_Task instructions:_ Lines from the listing that hold the string "fraction" are what you should return.
= Beginning of Section =
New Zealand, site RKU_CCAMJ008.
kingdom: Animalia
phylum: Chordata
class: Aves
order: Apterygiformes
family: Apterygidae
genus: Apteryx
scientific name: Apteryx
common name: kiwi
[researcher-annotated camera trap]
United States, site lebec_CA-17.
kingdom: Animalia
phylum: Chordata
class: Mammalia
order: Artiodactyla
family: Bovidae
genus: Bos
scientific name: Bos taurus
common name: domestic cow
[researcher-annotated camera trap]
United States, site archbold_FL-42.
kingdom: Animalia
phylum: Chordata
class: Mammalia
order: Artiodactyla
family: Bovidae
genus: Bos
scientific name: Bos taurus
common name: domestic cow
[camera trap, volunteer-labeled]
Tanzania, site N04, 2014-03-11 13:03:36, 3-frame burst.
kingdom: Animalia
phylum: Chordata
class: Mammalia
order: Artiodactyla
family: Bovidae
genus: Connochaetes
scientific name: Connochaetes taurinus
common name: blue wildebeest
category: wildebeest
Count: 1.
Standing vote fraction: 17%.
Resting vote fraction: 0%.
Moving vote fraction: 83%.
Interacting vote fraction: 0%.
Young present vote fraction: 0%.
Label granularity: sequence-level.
= End of Section =
_Response area:_
Standing vote fraction: 17%.
Resting vote fraction: 0%.
Moving vote fraction: 83%.
Interacting vote fraction: 0%.
Young present vote fraction: 0%.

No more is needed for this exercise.